Biomedical Engineering Reference
In-Depth Information
Cartilage Regeneration
Because of its negative charge, HA can be used with positively-charged
molecules to build layer-by-layer assemblies. Such a polyelectrolyte
multilayer film was produced from HA and poly-L-lysine and used to
entrap BMP-2; the stiffness of the formed films was further varied by
covalent crosslinking using EDC chemistry [117]. The films supported
the attachment of both C2C12 myoblasts and MC3T3-E1 cells [117].
Layer-by-layer coatings have also been prepared from chitosan and
HA, for example on a polyethylene terephthalate artificial ligament,
where the coating promoted more bone formation at the graft-bone
interface and improved the biomechanical properties of the implanted
constructs [118].
2.9 Clinical Results and Market Potential
Thus far, this chapter has given many examples of HA formulations
taken through to preclinical evaluation for bone and cartilage
regeneration in animal studies.

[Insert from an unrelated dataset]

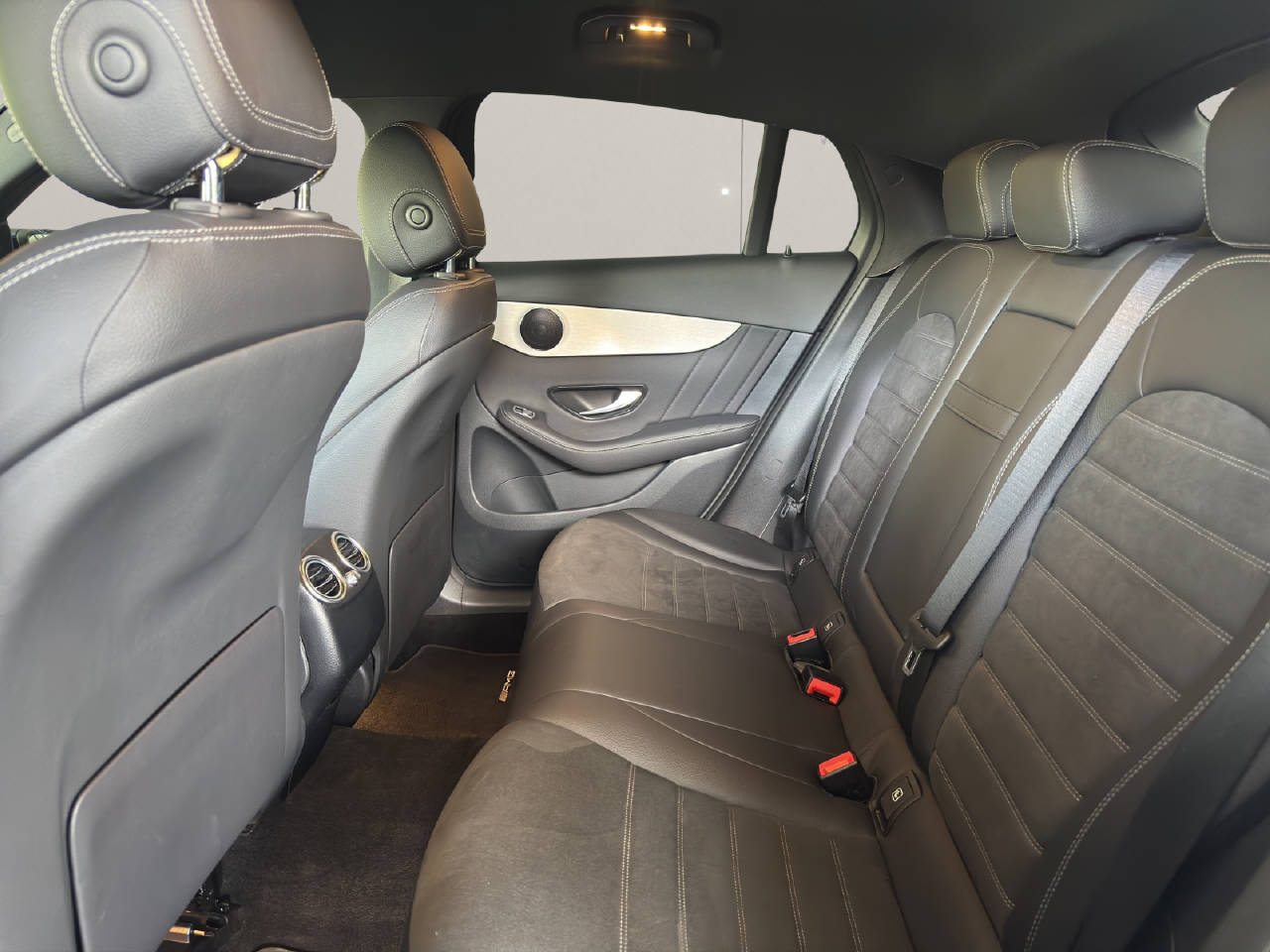 MERCEDES-BENZ GLC Coupé 300 AMG Line 4M AHK-image-7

Some HA-based materials have
received regulatory approval and are available in clinical grade, and
therefore some HA scaffolds have made the translation to the clinic.

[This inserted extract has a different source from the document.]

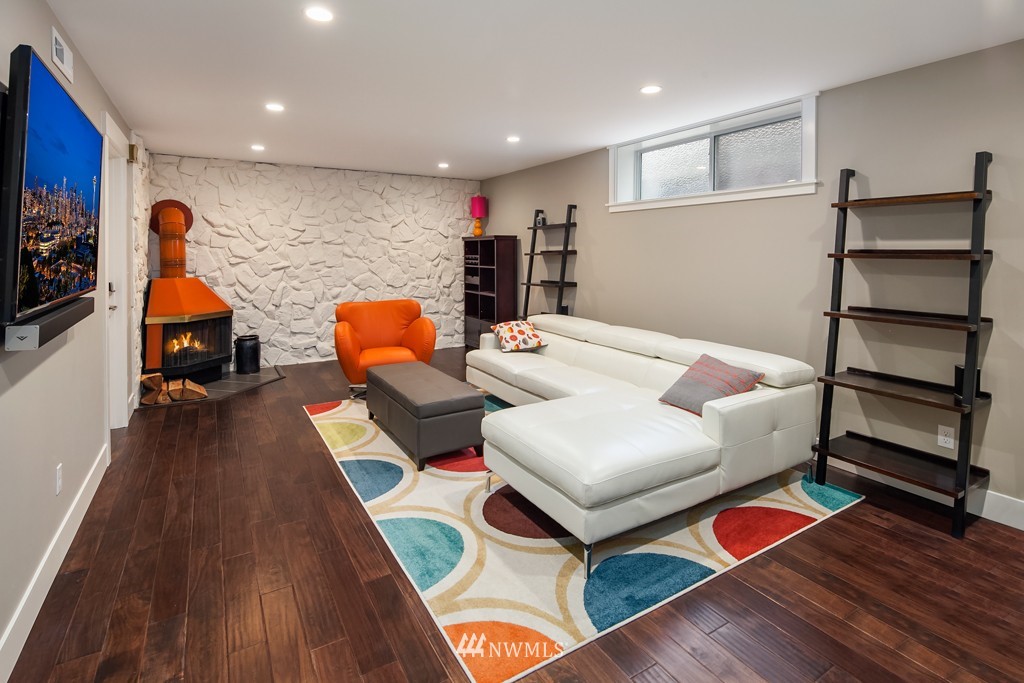 348 North 74th Street Seattle, WA 98103 - Photo 17 of 19 Gallery Image 17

A scaffold that has been clinically tested and displayed encouraging
results for cartilage repair is Hyalograft C [119], which is a derivative
of HYAFF 11 [42, 120]. Clinical results have demonstrated the
production of a hyaline-like cartilage in lesions implanted with
Hyalograft C after 12 months [120]. Follow-up assessments of
patients after two or five years showed that 91.5% of the patients
improved according to the International Knee Documentation
Committee subjective evaluation [121]. Several other studies
have shown that Hyalograft C achieves better repair of damaged
articular cartilage compared to procedures such as microfracture
and autologous chondrocyte implantation [122-124].
For bone regeneration, clinical use of HA-based materials has
primarily focused on dental and craniofacial applications. Hyaloss, an
esterified high-MW HA, has been mixed with autologous bone to form
a gel for bone repair in postextractive defects, leading to accelerated
angiogenesis and bone remodelling after 4 months of healing [125].